Apartments as an Inflation Hedge
This could be especially true in terms of inflation. New York University’s Savage said on the call that, “The shorter duration the lease, the better the inflation hedge.” With traditional apartment leases running for typically 12 months — compared to several years or more in most other commercial asset classes — investors are freer to adjust pricing to ensure rental income outpaces rising costs.
At the same time, though, don’t expect multifamily rents to continue growth at the same pace as in the past year, according to Northmarq’s 2022 outlook. Supply issues remain, and occupancy is largely expected to remain at all-time highs, but multifamily investors need to refocus on driving NOI growth, particularly as interest rates seem very likely to increase this year, Savage noted.
While large, institutional investors may have a wealth of proprietary data to tap into to drive NOI growth, smaller multifamily owners should also use available strong data at their disposal.

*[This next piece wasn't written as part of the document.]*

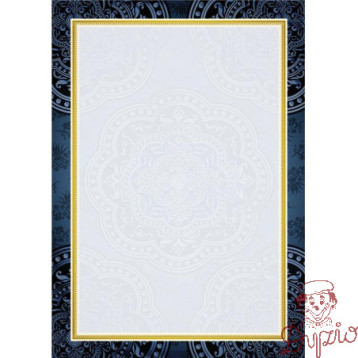 Dyplom A4 VELVET 170g (25) 212917 Galeria Papieru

As Savage put it, “We had the luxury in a declining market to sit on assets.”
Cap Rate Changes
Acknowledging the likelihood of a number of interest rate increases this year, both Doyle and Bailey highlighted the unknowns regarding how this could impact cap rates, both within and outside the multifamily sector. Savage commented that, “There will be upward pressure on cap rates from monetary tightening.” The professor also mentioned that, as the Fed’s asset buying has significantly decreased, this too could generate additional increases to cap rates across the board.
That said, multifamily could feel the effects in divergent ways. Owing to the so-called “flight to quality,” some well-placed luxury assets may fare well, while Class B assets in certain markets — too expensive for many renters, and not as desirable for many others — may see challenges in the near and long term.